------ EXTRAIT À LIRE ------
Parce que j’ai envie d’aider le football national. Le monde entier marche dans le bon sens, sauf nous, on nage à contre-courant. Le football doit revenir aux footballeurs. Regardez les sélections du monde entier et les plus grands clubs du monde, ils confient leurs équipes aux anciens joueurs, sauf chez nous, comme si on était indésirables.
Vous suivez certainement l’actualité de l’Equipe nationale où le sujet du nouveau sélectionneur national fait débat. On parle surtout de Halilhodzic comme sélectionneur potentiel des Verts. Un avis là-dessus ?
Vous savez très bien que je ne fais pas dans la langue de bois quand il s’agit de l’Equipe nationale. Tout le monde croit que le problème de l’EN est un problème d’entraîneur. Moi, je dis non. La sélection nationale n’est qu’une vitrine de notre football qu’on essaye à chaque fois de replâtrer. Le problème n’est pas dans les légumes, mais dans le couscous comme on dit chez nous.
Expliquez-vous ?
------ LIGNES DE DONNÉES ------
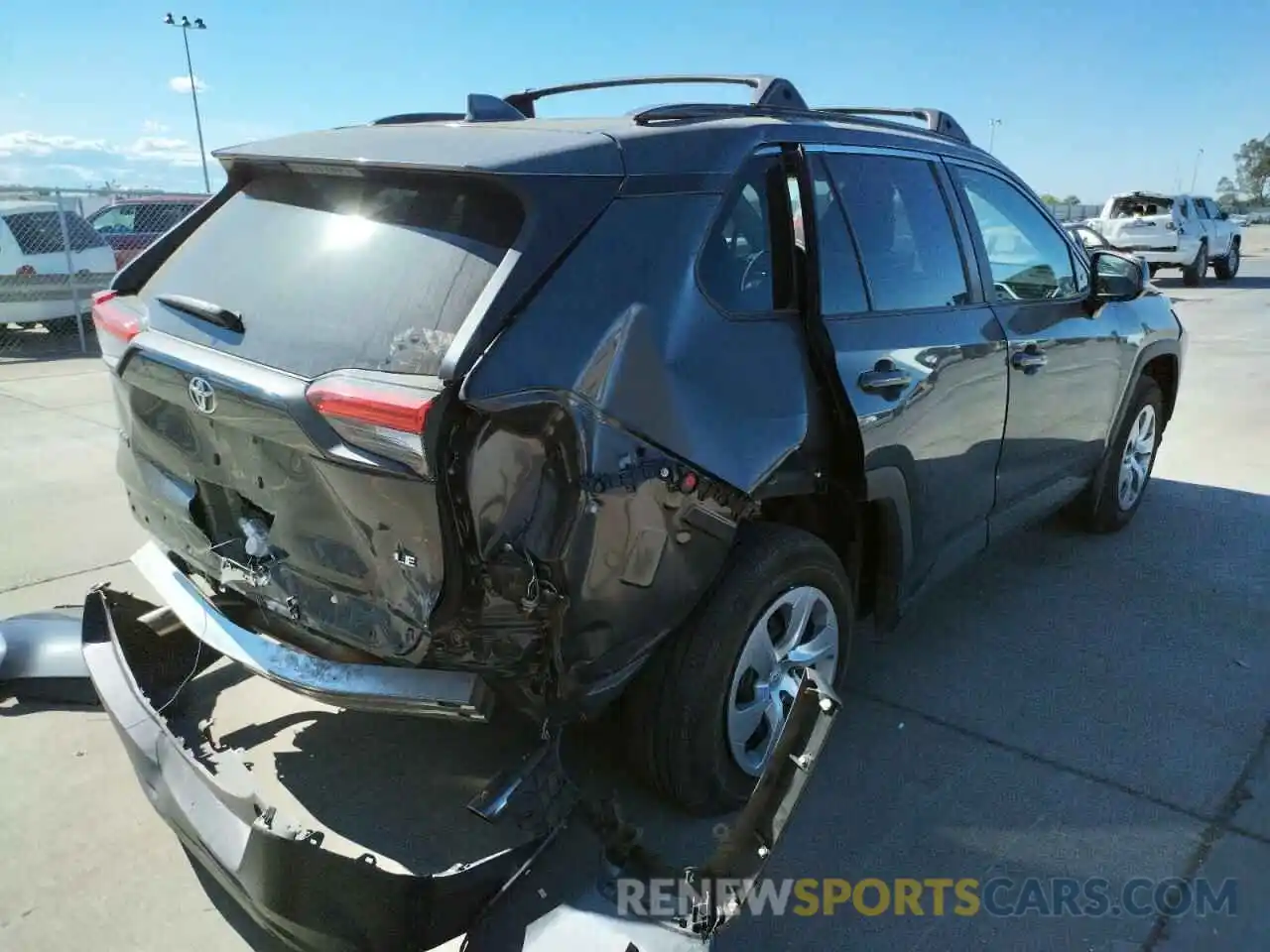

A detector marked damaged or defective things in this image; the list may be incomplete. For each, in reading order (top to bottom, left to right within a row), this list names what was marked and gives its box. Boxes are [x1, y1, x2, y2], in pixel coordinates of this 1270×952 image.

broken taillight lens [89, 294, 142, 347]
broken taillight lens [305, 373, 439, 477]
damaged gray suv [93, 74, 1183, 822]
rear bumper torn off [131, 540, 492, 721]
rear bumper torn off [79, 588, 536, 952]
------
#### ACTIVITÉ
Relevez, dans l’extrait sur le football national, toutes les expressions qui désignent l’équipe nationale.

#### RÉSULTAT OBTENU
L’extrait désigne l’équipe nationale par quatre expressions : « l’Equipe nationale », « les Verts », « l’EN » et « la sélection nationale ».